Trustworthiness of the cryptocurrency and NFT community
There is rampant fraud and scheming in the cryptocurrency and NFT community. In a recent interview with Bloomberg, a cryptocurrency entrepreneur with an estimated net worth of $24 billion explained an emerging cryptocurrency fad called “yield farming.” The interviewer concluded that this was nothing more than a Ponzi scheme.
We shouldn’t equate financial success with value creation. After all, convicted Ponzi schemer Bernie Madoff had an estimated net worth of $17 billion at some point (he also had a fairly decent watch collection that was sold off by U.S. Marshalls back in 2009).
Software engineer Molly White runs web3isgoinggreat.com, a web page that compiles all of the unseemly activity taking place in the cryptocurrency world. The page’s motto is, “web3 is going just great and is definitely not an enormous grift that’s pouring lighter fluid on our already-smoldering planet.” To clarify: web3 is a new buzzword for the cryptocurrency realm and its adjacent activity.
White’s motto also points out that web3 consumes massive volumes of energy, a byproduct that is likely worsening climate change. As a side note, any watch brand touting their environmental initiatives while simultaneously entering web3 territory is arguably hypocritical.

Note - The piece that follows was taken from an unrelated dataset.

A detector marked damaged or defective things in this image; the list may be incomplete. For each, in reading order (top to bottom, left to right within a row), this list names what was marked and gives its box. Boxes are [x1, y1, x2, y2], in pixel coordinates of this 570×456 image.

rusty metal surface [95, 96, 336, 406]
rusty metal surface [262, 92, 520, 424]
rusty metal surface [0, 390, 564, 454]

White’s web page includes a running counter of reported funds lost to fraudulent web3 activity. As of today, it stands at $9.5 billion. That is a lot of grift. In May of 2021, the U.S. Federal Trade Commission reported a tenfold increase of losses from cryptocurrency investment scams. The list goes on.
The risk for a watch brand is that it will lash up with a cryptocurrency “expert,” there will be a scandal involving fraud, the brand’s reputation will irrevocably tarnish, collectors will doubt the brand’s claims regarding the quality of the product, and that will be the end for that brand. While this may seem a remote possibility, there is already one episode that illustrates a good portion of this disaster in waiting.

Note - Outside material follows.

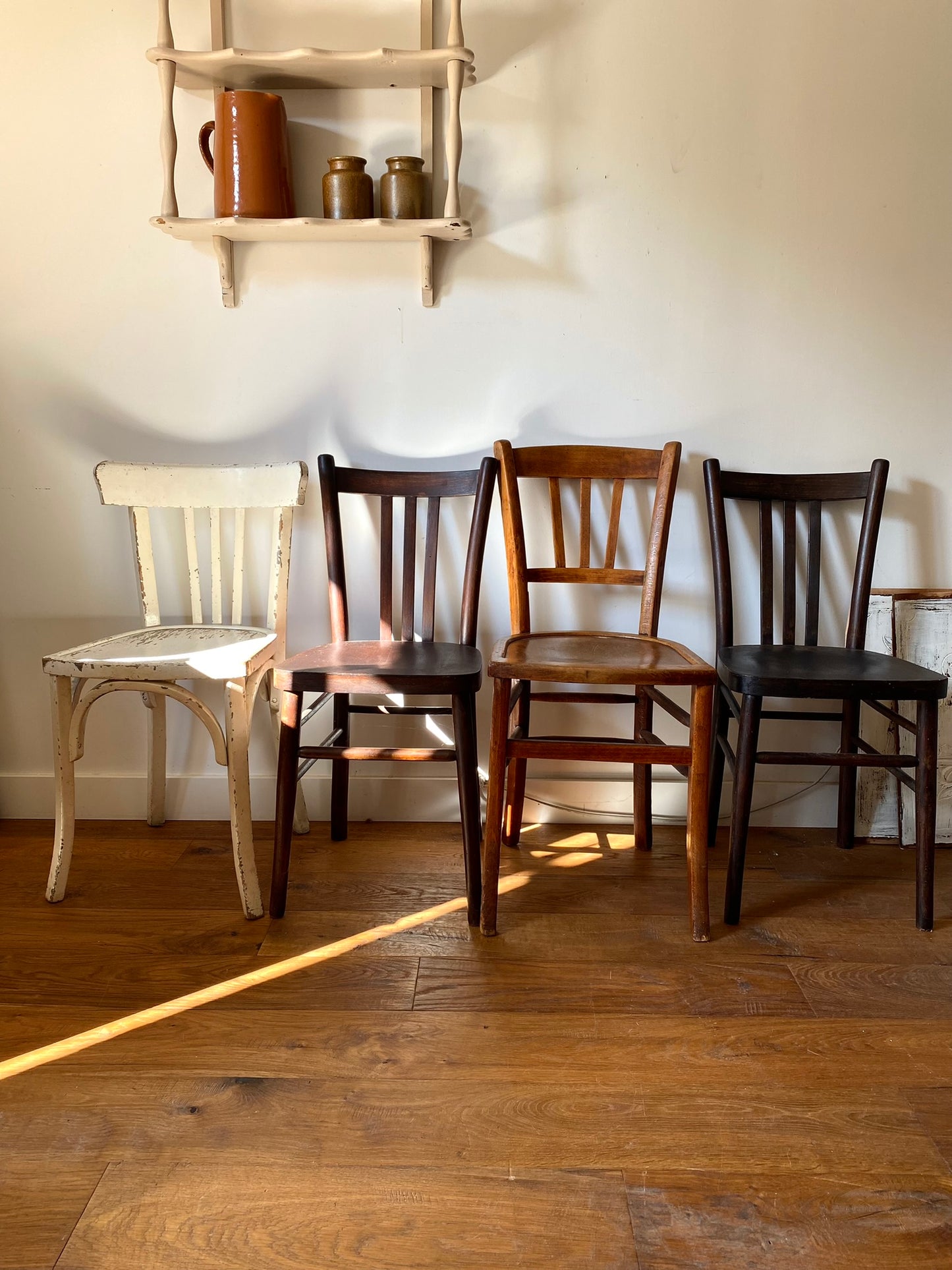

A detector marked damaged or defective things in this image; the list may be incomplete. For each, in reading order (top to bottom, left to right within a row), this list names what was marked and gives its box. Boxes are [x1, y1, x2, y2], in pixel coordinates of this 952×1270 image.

chipped white paint [43, 462, 310, 919]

Approximately one year ago, Jacob & Co. announced that it would sell the world’s first NFT of a luxury watch: the SF24 Tourbillon “piece unique.” The plan involved auctioning the watch NFT on ArtGrails, a self-described “standalone Blue Chip NFT platform.” After the auction supposedly closed, the reported result was that the NFT sold for $100,000.

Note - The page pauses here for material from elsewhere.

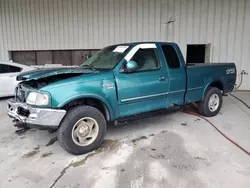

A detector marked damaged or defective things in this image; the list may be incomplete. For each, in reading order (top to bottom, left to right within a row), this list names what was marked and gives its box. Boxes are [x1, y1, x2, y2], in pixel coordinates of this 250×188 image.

damaged front end [6, 67, 91, 129]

The problem is that the SF24 Tourbillon digital asset was never even minted on the blockchain, or at least I cannot find it. Back in November 2021, Twitter user @teeprofit described the many failures of ArtGrails, observing, “@Jacobandco X @argrails [sic] drop, which they did not manage to sell to anyone but themselves lol was not even minted no proof on blockchain.” I posted about these irregularities on my Instagram stories and asked if anyone could find the SF24 Tourbillon on the blockchain and to DM me its address.
I was met with silence. I invite readers to peruse ArtGrails’ 676 items that actually were minted on the blockchain to see if they can find the SF24 Tourbillon.
It is one thing to debate whether digital assets are really worth any money. If the digital asset itself doesn’t even exist on the blockchain, though, there is absolutely no reasonable basis to argue that it is worth anything, never mind $100,000.
Indeed, when ArtGrails founder Avery Andon was questioned about these events, he replied on Twitter, “These were done in the early days and never promised any utility outside of the art.” While the definition of an NFT is, in some ways, surrounded by mystery, there is common understanding that it typically involves minting a token on a blockchain. Unless, apparently, the seller is not promising any utility, whatever that means.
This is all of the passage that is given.